Em seus primeiros meses de governo, quando ainda assombrava a segurança presidencial com sua tendência a quebrar protocolos e se misturar a multidões, Luiz Inácio Lula da Silva deu uma resposta curiosa quando indagado se não temia ser vítima de um atentado. No Brasil, segundo Lula, não existiria “tradição de matar o presidente”. O raciocínio é compreensível. Ao tomar posse, em 2003, Lula tinha 57 anos. Um norte-americano da mesma idade já teria visto projéteis dispararem em direção ao mais alto mandatário de sua nação por duas vezes. E certamente seria capaz de descrever com riqueza de detalhes onde estava e o que fazia no momento em que soube que os tiros haviam sido fatais, em 22 de novembro de 1963.
Para a geração nascida entre os anos 1940 e 1980, à qual pertence o autor deste artigo, as imagens do assassinato do presidente americano John Fitzgerald Kennedy tinham algo de recorrente e inapelável. O que faltava em nitidez àquele impressionante filme em preto e branco, sobrava em dramaticidade: o carro que avança devagar, o estremecimento e em seguida o escorregar dos corpos do presidente e do governador John Connally sob o impacto da mesma bala e o desespero da primeira-dama. Como Jesus, Kennedy morreu muitas vezes diante de nossos olhos, do café da manhã à hora das crianças irem dormir.
No caso brasileiro, Lula tinha razão apenas em parte ao afirmar que não há entre nós tradição de atentado contra a vida do presidente da República.
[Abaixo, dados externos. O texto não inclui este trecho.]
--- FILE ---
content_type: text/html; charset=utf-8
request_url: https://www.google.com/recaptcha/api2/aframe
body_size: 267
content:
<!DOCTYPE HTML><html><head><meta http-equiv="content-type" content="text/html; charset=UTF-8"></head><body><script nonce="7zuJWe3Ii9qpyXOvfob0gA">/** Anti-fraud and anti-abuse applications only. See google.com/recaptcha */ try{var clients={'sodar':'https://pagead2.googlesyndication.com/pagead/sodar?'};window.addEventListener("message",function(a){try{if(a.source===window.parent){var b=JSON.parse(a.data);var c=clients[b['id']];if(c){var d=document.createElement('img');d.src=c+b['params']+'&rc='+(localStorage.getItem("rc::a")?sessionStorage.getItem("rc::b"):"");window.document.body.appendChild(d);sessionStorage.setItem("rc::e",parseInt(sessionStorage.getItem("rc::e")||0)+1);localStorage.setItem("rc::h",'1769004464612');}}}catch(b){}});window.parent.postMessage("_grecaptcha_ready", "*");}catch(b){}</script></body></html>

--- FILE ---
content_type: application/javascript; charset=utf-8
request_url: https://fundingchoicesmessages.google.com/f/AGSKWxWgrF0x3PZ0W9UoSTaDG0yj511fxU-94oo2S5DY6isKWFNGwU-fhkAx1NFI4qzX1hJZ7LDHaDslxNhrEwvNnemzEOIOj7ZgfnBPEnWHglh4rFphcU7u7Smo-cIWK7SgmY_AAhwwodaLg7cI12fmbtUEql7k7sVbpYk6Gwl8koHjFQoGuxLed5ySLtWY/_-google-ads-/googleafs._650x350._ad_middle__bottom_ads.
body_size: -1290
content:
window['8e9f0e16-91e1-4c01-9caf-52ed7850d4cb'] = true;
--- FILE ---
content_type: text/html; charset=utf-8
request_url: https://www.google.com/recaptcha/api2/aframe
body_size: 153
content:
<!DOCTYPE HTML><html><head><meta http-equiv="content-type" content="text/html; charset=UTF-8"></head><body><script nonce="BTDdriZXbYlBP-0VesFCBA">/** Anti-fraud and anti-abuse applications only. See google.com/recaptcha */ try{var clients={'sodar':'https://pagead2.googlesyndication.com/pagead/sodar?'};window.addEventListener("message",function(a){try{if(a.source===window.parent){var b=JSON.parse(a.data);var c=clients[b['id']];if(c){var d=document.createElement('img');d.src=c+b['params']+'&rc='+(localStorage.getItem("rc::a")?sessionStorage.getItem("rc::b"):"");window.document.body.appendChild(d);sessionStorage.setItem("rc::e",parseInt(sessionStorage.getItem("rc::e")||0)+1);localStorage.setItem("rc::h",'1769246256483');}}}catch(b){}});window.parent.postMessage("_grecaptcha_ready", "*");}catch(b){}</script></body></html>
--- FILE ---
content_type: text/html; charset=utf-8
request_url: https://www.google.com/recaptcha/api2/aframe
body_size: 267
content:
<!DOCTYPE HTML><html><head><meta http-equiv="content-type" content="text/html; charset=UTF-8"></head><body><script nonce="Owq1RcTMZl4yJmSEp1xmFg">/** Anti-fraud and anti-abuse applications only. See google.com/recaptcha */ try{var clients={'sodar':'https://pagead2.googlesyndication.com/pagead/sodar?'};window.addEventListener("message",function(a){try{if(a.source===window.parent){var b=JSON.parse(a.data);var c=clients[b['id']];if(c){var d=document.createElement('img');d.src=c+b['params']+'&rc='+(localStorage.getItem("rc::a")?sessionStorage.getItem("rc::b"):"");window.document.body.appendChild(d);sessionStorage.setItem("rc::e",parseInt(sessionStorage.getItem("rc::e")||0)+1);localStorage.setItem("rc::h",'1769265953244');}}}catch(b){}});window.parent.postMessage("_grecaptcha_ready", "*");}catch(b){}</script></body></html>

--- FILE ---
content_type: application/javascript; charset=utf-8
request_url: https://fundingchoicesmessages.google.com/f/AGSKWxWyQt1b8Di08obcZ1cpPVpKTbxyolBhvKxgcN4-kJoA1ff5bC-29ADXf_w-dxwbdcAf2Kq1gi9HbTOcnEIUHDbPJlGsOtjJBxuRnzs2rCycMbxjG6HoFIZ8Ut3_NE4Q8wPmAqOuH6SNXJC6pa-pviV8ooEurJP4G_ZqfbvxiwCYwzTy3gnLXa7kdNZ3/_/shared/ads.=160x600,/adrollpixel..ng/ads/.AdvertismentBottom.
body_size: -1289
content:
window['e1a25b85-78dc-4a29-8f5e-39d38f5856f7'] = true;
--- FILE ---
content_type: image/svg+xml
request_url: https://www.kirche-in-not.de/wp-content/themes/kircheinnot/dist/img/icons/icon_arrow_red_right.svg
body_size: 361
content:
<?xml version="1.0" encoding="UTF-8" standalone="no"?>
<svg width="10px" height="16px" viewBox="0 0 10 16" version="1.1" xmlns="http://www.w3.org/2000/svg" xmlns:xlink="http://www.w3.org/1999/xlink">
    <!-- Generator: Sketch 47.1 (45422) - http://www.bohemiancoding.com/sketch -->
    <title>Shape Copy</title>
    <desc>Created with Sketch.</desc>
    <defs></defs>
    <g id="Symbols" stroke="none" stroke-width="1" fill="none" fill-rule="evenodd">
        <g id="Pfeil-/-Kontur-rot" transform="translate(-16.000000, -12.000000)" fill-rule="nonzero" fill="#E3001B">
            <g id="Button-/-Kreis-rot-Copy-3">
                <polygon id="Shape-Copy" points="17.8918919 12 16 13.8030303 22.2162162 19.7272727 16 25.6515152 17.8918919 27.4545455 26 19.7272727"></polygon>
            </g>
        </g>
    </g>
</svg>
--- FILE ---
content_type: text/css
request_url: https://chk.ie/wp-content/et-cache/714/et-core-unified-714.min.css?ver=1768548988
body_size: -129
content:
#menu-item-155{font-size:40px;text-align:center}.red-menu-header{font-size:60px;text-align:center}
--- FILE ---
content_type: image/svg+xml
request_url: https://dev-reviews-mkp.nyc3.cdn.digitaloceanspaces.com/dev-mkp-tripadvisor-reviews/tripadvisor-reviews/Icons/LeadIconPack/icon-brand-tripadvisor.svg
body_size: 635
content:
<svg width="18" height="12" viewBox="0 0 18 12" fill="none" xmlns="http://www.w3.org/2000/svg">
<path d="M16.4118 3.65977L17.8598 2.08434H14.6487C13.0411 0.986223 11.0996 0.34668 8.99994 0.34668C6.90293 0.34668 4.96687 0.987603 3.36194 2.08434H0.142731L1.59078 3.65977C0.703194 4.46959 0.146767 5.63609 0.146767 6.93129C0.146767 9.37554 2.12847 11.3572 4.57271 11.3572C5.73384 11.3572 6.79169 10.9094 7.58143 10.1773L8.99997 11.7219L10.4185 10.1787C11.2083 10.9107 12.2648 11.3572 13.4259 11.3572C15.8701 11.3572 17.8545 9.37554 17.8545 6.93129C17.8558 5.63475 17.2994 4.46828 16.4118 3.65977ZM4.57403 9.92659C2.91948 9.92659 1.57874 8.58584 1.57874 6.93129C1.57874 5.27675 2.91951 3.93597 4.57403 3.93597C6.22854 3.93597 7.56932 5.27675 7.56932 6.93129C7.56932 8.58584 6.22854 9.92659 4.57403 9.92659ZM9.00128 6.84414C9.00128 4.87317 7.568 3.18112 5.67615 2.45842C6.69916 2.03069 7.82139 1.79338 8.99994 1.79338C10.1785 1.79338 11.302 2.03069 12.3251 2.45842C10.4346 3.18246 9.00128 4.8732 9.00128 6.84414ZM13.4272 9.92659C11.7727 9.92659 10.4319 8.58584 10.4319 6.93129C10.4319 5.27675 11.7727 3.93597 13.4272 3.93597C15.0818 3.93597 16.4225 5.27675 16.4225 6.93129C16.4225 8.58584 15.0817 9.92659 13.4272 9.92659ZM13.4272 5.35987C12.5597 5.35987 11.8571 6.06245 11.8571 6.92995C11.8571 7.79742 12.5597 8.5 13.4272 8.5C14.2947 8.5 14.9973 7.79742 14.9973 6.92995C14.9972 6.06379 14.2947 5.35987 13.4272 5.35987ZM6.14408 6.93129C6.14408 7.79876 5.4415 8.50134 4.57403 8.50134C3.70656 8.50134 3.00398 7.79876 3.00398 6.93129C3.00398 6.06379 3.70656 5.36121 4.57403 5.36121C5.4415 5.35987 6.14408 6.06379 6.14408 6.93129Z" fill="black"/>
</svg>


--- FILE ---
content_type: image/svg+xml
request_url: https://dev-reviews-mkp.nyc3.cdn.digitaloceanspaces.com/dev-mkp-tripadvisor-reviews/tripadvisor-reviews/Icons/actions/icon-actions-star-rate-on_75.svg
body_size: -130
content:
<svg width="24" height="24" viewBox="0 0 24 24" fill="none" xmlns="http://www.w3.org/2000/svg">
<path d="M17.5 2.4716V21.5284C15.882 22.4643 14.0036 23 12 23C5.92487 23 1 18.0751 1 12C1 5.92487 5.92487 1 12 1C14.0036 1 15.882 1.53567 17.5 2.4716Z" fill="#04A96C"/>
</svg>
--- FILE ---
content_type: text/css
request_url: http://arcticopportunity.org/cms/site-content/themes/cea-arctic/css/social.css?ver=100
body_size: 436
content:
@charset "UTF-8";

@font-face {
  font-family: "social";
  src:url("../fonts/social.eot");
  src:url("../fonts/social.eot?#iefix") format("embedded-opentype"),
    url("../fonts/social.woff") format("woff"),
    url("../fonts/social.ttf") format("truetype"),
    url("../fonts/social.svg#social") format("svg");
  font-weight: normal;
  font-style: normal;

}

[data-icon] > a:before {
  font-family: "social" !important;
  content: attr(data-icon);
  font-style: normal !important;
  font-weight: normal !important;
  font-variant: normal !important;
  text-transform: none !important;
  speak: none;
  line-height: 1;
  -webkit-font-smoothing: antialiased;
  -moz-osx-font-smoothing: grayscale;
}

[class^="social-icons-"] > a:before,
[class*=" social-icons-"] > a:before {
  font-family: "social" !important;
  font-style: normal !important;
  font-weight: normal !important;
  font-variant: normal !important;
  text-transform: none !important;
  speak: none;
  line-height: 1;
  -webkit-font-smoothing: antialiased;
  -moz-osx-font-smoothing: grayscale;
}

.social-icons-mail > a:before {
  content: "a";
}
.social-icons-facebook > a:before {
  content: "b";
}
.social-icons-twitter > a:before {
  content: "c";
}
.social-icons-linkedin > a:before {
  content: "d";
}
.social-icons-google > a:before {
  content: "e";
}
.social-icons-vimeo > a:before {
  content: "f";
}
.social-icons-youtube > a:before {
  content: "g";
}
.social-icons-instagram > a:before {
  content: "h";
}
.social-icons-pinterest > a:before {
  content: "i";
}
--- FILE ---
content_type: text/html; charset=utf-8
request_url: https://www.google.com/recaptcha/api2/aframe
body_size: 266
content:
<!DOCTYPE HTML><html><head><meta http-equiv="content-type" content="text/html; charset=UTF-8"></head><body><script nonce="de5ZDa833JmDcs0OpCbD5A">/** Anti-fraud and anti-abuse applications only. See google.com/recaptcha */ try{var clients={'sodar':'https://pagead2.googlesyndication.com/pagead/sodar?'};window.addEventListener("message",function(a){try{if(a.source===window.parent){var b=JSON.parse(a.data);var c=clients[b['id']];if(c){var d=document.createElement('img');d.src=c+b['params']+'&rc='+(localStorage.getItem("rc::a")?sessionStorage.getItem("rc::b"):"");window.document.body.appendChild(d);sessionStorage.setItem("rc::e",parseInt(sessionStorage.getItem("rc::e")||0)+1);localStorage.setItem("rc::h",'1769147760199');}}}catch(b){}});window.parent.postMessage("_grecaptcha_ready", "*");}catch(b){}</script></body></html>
Em 1897, numa solenidade de recepção no Rio às forças que retornavam da Campanha de Canudos, o soldado Marcelino Bispo de Melo mirou o presidente Prudente de Moraes com uma garrucha, que negou fogo. Em seguida empunhou uma faca, mas foi interceptado pelo ministro da Guerra, marechal Carlos Machado Bittencourt, a quem feriu de morte. Prudente, o presidente de quem partira a ordem para que não ficasse “pedra sobre pedra” em Canudos (raramente uma determinação presidencial foi obedecida com tanto zelo em nossa história), nada sofreu.
Quarenta e um anos depois, em 1938, conspiradores integralistas invadiram o Palácio Guanabara, na zona sul do Rio. Presidente de um regime modernizador desde 1930, Getúlio Vargas articulara um autogolpe em novembro de 1937 e se tornara ditador. Os integralistas, antes aliados do governo, viram-se alijados do poder e reagiram à bala. Dois caminhões cheios de rebeldes ingressaram nos jardins do Guanabara e metralharam a residência. “Uma bala solitária entrou zunindo dentro do gabinete, em direção à cadeira em que papai costumava sentar para escrever, e estraçalhou as encadernações de vários livros na estante”, escreveu Alzira Vargas do Amaral Peixoto, filha do presidente, em suas memórias. No dia seguinte, o depoimento de Alzira e a foto da estante alvejada estavam na capa de um jornal carioca. Getúlio saiu ileso. O levante foi repelido, e os integralistas, levados à prisão ou ao exílio.
A esses ataques frustrados poderiam ser somados o suicídio do próprio Vargas e a violência simbólica, mas muito real, que privou de direitos políticos e expulsou da vida pública Juscelino Kubitschek, Jânio Quadros e João Goulart depois de 1964. Por tudo isso, fica claro que a instituição presidencial brasileira não vive ao amparo de uma sacrossanta cordialidade nacional, e sim esteve muitas vezes perigosamente exposta à sanha das armas.
Se, como quer Lula, não existe entre nós tradição de matar o presidente, não é por falta de tentativa. Resta-nos comemorar a falta de pontaria dos que se arriscaram.